I have a strange phenomenon, a process that uses only asynchronous data transfers and kernel initiations runs much faster when the environment variable PGI_ACC_TIME is set to 1. Since this gathers timing information on all kernel calls I’d assume there is some overhead and it would run a bit slower, however it consistently runs faster, by about 40%. So my question is what changes when this variable is set that could possible lead to this performance gain?
That is odd and counter-intuitive. Our runtime profiler does introduce a bit of overhead so I’d expect a very slight slow down but it’s shouldn’t speed things up.
The only thing I can think of is that ACC_TIME may be forcing synchronization. Can you try using the environment flag “NVCOMPILER_ACC_SYNCHRONOUS=1” (without ACC_TIME) so “async” is disabled? (Note the “PGI” prefix still works, but is deprecated… We also accept the abbreviated “NV” prefix) .
If that’s not it, I’ll need to ask engineering for ideas, though if you could do some profiling to understand where the speed-up is coming from (all kernels? a particular kernel? Data transfer?

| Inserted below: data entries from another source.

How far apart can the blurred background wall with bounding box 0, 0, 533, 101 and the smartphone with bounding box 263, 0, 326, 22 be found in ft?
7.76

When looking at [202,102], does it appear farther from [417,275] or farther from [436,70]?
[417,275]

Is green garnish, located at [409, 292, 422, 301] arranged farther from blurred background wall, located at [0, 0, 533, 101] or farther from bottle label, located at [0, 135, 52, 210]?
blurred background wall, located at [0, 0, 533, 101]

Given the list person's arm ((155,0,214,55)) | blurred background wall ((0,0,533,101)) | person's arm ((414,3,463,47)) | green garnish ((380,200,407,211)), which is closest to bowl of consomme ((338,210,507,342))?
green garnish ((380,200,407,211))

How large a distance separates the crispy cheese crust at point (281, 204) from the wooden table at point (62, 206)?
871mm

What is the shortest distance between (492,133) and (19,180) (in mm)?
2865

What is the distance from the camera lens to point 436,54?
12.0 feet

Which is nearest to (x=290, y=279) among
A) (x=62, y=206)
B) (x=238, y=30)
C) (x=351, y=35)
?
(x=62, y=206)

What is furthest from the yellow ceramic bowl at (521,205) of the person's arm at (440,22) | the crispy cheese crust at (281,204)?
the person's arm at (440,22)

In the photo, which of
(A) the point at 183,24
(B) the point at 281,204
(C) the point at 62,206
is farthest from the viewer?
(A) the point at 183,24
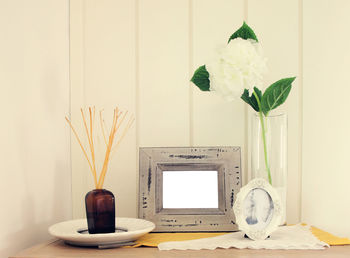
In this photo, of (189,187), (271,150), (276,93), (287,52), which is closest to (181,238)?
(189,187)

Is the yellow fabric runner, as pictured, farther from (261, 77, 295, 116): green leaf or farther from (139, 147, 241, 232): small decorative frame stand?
(261, 77, 295, 116): green leaf

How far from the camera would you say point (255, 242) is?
110 centimetres

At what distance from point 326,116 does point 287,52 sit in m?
0.25

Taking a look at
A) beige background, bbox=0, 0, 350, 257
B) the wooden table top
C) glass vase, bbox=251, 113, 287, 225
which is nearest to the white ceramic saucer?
the wooden table top

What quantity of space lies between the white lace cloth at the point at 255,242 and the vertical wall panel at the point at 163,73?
41cm

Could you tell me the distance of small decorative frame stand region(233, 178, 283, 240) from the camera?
1.13 meters

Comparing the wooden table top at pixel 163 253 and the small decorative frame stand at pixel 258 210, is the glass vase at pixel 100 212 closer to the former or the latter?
the wooden table top at pixel 163 253

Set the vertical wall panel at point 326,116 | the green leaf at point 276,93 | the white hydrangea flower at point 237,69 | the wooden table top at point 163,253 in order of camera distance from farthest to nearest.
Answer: the vertical wall panel at point 326,116, the green leaf at point 276,93, the white hydrangea flower at point 237,69, the wooden table top at point 163,253

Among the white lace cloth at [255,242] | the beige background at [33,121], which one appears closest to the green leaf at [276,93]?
the white lace cloth at [255,242]

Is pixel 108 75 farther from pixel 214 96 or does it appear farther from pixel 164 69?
pixel 214 96

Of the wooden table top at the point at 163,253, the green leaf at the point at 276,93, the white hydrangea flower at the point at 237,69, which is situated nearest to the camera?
the wooden table top at the point at 163,253

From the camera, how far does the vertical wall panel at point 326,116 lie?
1421 mm

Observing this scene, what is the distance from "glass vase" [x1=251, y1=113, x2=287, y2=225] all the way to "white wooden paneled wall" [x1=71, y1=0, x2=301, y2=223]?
0.56ft

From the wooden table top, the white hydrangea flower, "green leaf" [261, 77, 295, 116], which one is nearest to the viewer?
the wooden table top
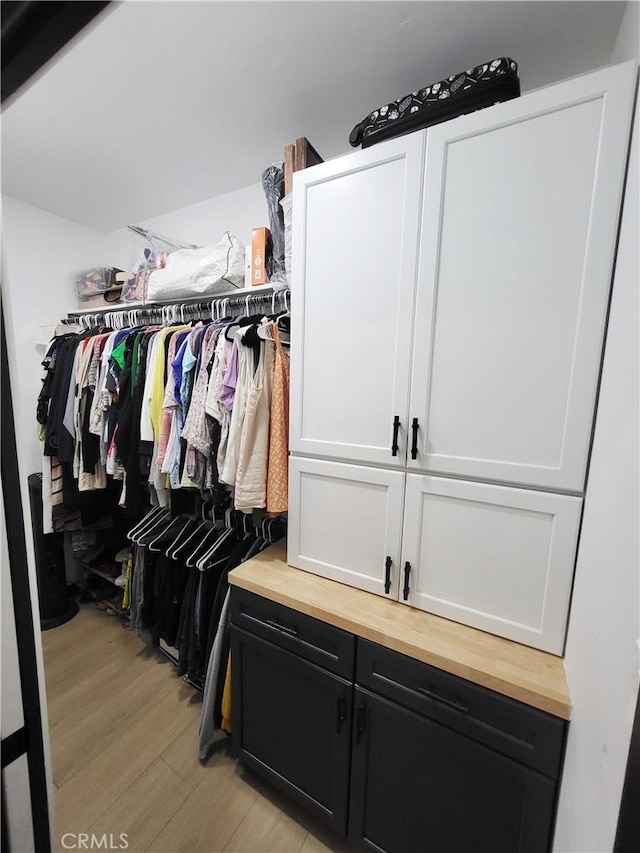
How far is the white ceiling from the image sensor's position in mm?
954

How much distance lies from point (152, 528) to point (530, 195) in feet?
7.19

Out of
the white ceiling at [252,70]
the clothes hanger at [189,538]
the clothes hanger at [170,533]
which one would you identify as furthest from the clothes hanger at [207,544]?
the white ceiling at [252,70]

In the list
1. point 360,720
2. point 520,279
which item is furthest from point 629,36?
point 360,720

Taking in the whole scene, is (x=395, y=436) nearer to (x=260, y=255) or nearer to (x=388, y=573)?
(x=388, y=573)

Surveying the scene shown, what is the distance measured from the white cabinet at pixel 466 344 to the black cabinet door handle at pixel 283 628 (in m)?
0.23

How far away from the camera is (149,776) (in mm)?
1398

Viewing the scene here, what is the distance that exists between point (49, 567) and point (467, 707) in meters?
2.51

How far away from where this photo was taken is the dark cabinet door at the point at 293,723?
1104 millimetres

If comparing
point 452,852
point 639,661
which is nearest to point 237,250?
point 639,661

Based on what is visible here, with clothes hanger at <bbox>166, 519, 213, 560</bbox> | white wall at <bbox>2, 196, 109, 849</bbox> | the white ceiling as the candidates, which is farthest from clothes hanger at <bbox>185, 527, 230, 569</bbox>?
the white ceiling

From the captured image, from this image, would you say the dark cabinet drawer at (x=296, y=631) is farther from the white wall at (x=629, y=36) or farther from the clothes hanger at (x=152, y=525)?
the white wall at (x=629, y=36)

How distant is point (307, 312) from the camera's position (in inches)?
47.9

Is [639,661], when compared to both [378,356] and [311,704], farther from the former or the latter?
[311,704]

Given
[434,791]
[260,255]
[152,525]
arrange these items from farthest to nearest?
[152,525]
[260,255]
[434,791]
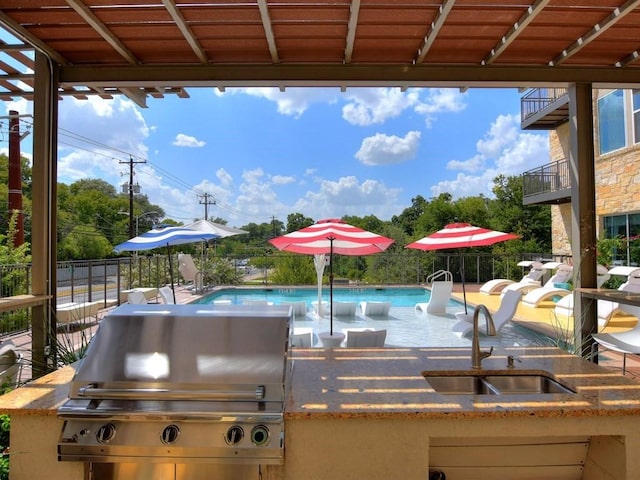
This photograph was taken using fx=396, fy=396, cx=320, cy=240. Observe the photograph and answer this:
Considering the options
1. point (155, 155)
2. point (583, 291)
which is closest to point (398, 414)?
point (583, 291)

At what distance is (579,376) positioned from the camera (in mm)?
1988

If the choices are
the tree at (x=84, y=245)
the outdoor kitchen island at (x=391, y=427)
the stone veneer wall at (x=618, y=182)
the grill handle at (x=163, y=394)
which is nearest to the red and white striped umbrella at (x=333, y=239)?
the outdoor kitchen island at (x=391, y=427)

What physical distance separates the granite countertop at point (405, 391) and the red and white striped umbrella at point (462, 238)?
14.4 feet

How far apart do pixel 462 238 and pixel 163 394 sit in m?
6.01

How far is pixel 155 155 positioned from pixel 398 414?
53809mm

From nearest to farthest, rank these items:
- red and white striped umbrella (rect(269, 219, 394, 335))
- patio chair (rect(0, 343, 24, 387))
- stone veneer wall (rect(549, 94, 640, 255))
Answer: patio chair (rect(0, 343, 24, 387)), red and white striped umbrella (rect(269, 219, 394, 335)), stone veneer wall (rect(549, 94, 640, 255))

Something else?) .
If it is async, then perhaps you’re using too many CUDA streams (OpenACC async queues)? Creating streams have a high overhead so can cause slow-downs if too many are used (best to use no more than 4 and re-use them).

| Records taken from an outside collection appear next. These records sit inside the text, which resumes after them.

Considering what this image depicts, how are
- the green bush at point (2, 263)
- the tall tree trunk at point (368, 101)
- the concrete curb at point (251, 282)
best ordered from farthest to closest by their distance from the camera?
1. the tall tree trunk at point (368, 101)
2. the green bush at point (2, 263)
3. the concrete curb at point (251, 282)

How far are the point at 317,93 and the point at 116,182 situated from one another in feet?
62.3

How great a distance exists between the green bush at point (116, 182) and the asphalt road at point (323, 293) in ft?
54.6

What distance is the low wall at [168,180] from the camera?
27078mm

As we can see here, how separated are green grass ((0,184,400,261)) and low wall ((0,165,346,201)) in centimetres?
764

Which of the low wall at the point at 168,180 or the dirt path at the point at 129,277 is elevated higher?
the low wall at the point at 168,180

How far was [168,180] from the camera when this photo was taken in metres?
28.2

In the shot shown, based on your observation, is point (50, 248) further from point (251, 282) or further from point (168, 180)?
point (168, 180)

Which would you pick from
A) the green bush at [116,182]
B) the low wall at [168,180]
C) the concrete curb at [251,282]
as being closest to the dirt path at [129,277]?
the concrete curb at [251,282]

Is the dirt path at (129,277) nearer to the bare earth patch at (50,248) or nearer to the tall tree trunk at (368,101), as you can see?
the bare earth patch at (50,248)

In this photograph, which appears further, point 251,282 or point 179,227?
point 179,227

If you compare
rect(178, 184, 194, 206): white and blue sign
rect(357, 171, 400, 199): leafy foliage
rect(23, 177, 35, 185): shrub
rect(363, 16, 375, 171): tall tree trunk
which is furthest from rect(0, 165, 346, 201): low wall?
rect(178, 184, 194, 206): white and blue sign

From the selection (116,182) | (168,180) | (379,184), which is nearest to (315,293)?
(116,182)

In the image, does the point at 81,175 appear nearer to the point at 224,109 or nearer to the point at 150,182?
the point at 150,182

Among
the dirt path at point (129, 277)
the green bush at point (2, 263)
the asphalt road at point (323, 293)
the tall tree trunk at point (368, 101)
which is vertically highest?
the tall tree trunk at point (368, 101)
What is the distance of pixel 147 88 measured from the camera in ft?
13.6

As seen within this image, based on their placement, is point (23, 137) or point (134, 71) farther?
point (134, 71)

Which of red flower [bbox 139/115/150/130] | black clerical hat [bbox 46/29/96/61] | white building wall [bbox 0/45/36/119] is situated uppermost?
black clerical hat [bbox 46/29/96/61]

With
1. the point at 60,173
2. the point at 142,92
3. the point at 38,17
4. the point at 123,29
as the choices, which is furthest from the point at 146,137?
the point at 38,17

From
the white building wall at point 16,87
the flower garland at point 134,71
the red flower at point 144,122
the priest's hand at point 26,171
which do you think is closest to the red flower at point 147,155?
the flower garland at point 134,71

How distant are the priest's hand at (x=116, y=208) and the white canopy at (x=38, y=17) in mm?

when I set NVCOMPILER_ACC_SYNCHRONOUS to 1 it runs a bit slower with PGI_ACC_TIME set to 1 than without. In this program I am using 8 streams so this could be the reason that it is faster with the profiler turned on.

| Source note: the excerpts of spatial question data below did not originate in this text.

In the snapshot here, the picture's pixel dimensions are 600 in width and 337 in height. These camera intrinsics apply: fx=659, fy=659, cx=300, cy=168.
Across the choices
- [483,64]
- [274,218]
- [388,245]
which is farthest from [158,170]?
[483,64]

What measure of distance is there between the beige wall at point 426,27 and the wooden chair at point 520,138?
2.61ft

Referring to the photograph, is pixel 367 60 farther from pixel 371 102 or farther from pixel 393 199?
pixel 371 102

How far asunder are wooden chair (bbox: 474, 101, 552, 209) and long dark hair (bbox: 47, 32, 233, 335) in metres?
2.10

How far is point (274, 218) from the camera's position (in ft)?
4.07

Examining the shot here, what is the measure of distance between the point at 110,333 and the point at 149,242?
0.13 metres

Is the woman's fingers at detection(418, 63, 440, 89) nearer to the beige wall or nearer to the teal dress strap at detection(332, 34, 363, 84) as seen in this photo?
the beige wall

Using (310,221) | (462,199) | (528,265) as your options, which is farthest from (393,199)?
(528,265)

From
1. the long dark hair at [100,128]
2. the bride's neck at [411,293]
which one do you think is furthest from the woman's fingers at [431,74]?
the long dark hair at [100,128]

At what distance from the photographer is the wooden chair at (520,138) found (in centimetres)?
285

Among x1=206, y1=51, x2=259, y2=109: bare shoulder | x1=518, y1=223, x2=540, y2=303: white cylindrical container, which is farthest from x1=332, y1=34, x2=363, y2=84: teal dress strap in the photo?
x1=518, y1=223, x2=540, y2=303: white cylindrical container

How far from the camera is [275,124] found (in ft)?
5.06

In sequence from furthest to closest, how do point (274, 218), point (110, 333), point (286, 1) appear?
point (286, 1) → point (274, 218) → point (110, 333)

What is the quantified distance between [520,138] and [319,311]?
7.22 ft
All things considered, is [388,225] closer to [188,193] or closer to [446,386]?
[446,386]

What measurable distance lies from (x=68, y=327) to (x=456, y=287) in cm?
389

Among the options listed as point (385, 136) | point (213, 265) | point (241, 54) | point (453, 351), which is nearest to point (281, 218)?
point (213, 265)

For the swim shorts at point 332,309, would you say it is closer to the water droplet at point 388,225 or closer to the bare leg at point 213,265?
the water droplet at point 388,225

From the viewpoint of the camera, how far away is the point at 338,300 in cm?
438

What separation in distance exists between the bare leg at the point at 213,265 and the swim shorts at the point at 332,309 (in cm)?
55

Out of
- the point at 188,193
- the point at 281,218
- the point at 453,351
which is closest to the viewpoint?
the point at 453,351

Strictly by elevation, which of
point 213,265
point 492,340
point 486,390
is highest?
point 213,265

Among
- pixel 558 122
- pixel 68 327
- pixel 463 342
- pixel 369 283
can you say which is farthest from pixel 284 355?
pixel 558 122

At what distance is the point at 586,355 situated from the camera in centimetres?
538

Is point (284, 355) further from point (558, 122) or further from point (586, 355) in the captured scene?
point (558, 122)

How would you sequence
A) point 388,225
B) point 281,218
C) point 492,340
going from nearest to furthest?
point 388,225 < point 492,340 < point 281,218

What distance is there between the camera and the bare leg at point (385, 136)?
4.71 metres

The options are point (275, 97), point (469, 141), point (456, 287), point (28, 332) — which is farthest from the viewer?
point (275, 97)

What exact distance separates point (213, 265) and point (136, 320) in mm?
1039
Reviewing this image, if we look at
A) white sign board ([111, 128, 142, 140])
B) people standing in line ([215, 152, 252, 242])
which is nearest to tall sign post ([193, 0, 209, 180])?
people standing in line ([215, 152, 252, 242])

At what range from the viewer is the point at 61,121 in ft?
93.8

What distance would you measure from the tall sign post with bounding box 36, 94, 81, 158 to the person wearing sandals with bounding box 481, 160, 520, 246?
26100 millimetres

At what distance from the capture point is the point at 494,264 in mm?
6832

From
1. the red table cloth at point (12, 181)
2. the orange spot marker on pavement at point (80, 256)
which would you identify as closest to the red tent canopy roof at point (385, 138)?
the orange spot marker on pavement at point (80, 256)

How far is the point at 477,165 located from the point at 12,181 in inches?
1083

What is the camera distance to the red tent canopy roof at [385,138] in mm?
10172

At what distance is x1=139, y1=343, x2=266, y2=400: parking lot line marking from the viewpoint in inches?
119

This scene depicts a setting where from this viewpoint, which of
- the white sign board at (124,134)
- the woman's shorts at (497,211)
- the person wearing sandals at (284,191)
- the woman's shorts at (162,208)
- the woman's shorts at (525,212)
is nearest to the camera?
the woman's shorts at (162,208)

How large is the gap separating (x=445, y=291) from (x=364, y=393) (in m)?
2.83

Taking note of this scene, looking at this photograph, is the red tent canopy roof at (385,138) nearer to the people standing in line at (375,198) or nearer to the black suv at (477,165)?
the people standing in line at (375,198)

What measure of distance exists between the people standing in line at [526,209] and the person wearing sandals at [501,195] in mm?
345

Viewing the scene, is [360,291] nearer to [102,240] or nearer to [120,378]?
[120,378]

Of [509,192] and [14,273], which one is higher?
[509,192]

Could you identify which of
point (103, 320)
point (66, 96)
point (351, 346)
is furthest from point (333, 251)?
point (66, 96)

I will try to reduce the number of streams. My follow-up question, is this overhead of using CUDA streams due to API cost or due to hardware limitations? Meaning will this still be an issue when using a GPU with NVLINK?
Thanks for the help and kind regards,
It’s the start-up cost of creating a CUDA Stream.
Meaning will this still be an issue when using a GPU with NVLINK?
I don’t know for sure but I’d speculate that using NVLINK may help with the transfer time and thus offset more of the overhead, but wouldn’t effect the amount of start-up overhead.
I have profiled both cases with nsys and it looks like when PGI_ACC_TIME is set to 1, many kernels are executed in parallel (up to 5) while when it is set to 0 there is almost no concurrent execution of kernels on the GPU. Do you have any idea why this is happening? For me the concurrent execution would be preferable.
No sorry, I’ve never seen nor heard of anything like this and It’s counter-intuitive. Let me ask engineering for ideas.
I talked with Michael Wolfe and he’s just as puzzled as I am. At this point we’d need a reproducing example, or maybe send me the profiles in case something jumps out?
I have switched from NV Compiler suite 20.7 to 21.9, with this newer compiler the issue seems to be fixed.